**GOAL:** Find the line that contains "Measured from the" and print it and every line after it, exactly, please.
===== EXCERPTED DATA =====
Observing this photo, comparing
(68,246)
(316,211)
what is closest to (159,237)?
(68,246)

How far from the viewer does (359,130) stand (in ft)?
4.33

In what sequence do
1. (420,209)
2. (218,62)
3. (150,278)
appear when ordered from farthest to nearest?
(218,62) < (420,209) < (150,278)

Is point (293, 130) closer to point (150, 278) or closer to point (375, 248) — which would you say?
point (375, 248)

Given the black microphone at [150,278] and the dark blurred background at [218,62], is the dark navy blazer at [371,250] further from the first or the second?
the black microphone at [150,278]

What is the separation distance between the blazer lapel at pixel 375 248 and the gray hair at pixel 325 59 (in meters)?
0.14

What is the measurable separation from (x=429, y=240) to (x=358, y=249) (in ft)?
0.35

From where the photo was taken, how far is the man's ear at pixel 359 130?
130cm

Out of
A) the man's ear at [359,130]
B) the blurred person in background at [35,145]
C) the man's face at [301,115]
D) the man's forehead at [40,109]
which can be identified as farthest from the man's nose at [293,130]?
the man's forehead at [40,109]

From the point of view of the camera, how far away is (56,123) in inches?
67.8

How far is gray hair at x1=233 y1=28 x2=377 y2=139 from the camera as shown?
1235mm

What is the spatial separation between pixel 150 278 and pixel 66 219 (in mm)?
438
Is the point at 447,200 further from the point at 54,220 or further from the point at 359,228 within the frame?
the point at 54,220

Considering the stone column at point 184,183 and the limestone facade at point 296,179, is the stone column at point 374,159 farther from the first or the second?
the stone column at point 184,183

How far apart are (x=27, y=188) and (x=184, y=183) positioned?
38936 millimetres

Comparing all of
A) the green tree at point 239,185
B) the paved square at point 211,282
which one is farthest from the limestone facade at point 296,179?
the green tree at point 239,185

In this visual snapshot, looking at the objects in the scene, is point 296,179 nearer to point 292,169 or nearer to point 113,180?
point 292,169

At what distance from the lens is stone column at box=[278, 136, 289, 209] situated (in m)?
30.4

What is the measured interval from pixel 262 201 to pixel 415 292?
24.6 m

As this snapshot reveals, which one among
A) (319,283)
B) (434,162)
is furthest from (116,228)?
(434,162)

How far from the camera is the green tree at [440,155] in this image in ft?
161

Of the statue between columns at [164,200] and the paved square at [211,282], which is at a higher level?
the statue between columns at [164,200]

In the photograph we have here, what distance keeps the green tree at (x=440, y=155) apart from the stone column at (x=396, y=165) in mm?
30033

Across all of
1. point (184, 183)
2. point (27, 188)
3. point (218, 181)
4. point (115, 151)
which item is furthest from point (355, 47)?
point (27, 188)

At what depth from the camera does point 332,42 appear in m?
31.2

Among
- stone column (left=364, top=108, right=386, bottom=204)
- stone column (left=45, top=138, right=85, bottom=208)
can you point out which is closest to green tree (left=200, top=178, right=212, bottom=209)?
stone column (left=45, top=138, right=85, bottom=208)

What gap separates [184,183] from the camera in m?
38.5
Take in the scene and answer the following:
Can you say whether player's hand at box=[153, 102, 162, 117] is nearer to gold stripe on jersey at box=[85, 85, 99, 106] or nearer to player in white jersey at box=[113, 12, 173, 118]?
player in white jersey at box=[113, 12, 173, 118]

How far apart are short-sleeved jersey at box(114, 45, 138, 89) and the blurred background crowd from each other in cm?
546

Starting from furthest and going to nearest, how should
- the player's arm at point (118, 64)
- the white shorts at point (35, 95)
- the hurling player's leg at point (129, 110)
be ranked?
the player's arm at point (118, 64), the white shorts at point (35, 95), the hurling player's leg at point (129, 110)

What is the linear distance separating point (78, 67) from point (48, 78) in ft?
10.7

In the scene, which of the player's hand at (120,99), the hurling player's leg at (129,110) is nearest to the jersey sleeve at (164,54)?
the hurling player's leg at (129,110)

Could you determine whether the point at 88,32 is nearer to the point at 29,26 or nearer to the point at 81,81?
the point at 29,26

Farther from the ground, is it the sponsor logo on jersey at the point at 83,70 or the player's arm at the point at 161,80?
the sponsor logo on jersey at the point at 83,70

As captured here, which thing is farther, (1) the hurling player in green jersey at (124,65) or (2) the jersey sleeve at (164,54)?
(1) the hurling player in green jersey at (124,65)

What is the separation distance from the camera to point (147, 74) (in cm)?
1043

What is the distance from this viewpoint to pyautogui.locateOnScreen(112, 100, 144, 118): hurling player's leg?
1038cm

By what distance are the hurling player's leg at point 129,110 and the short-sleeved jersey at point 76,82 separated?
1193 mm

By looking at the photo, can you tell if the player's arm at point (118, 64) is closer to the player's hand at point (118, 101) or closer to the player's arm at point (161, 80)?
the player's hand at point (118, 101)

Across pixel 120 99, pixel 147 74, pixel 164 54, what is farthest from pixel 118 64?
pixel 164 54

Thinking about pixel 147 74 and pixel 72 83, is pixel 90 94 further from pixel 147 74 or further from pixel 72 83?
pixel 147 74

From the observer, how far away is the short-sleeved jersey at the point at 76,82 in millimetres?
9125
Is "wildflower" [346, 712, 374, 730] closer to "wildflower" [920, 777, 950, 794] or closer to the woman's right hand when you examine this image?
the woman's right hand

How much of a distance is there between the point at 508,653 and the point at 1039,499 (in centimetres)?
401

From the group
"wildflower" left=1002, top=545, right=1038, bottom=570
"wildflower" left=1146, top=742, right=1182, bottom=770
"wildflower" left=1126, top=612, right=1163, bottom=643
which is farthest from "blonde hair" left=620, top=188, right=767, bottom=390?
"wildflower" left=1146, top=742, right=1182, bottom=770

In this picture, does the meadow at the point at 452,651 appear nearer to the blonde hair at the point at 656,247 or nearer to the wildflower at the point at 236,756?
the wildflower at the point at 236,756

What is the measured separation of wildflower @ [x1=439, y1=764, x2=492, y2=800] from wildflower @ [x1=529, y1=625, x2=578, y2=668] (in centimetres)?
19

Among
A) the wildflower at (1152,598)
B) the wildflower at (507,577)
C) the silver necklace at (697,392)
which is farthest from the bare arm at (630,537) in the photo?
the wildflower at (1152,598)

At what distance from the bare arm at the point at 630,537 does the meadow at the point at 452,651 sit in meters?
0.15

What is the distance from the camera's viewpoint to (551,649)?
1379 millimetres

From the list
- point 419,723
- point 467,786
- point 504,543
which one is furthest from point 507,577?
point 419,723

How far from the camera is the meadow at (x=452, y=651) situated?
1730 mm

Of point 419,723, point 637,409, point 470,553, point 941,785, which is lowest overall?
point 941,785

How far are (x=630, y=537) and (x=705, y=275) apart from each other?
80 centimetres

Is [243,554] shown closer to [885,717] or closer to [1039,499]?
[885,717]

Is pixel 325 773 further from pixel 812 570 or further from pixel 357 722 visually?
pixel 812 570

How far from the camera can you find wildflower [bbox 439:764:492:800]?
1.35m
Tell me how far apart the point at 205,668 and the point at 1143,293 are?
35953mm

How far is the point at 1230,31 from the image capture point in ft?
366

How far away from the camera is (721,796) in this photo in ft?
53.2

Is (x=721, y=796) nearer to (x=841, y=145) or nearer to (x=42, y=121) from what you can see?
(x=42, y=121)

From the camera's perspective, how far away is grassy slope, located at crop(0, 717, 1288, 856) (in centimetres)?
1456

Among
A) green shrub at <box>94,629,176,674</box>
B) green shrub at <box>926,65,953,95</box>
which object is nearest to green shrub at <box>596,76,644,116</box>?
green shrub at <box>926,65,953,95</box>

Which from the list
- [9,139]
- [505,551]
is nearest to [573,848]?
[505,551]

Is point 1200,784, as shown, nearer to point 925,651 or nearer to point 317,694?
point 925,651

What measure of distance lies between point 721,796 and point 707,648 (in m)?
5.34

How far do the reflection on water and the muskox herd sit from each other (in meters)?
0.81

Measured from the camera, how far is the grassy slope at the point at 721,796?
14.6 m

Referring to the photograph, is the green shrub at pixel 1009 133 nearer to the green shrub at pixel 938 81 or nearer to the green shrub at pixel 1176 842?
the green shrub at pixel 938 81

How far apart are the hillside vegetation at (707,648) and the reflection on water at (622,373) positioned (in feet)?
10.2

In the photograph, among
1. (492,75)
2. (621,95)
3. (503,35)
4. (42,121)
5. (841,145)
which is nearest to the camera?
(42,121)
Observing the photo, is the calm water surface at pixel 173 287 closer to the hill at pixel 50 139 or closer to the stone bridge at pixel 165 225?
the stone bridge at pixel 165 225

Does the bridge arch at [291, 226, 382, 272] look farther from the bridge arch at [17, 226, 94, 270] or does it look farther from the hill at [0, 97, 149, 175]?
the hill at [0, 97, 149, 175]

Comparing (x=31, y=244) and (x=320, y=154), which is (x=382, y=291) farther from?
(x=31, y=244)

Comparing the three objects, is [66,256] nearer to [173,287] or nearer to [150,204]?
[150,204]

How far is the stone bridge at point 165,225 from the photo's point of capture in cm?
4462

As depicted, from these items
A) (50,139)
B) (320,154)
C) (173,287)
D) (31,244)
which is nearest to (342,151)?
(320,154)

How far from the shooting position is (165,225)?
=====
**FINISHED EXERCISE:**
Measured from the camera, how far is the grassy slope at the point at 721,796?
14.6 m

Referring to the photograph, is the green shrub at pixel 1009 133 nearer to the green shrub at pixel 938 81 or nearer to the green shrub at pixel 1176 842?
the green shrub at pixel 938 81

How far apart are the hillside vegetation at (707,648) and the reflection on water at (622,373) positioned (in feet)?
10.2

In the photograph, among
1. (492,75)
2. (621,95)
3. (503,35)
4. (42,121)
5. (841,145)
which is nearest to the camera?
(42,121)
Observing the photo, is the calm water surface at pixel 173 287 closer to the hill at pixel 50 139 or closer to the stone bridge at pixel 165 225?
the stone bridge at pixel 165 225

Does the bridge arch at [291, 226, 382, 272] look farther from the bridge arch at [17, 226, 94, 270] or does it look farther from the hill at [0, 97, 149, 175]?
the hill at [0, 97, 149, 175]

Comparing (x=31, y=244) and (x=320, y=154), which is (x=382, y=291) farther from?
(x=31, y=244)

Comparing the three objects, is [66,256] nearer to [173,287] or nearer to [150,204]?
[150,204]

How far is the stone bridge at point 165,225 from the photo's point of capture in cm?
4462

As depicted, from these items
A) (50,139)
B) (320,154)
C) (173,287)
D) (31,244)
which is nearest to (342,151)?
(320,154)

How far from the shooting position is (165,225)?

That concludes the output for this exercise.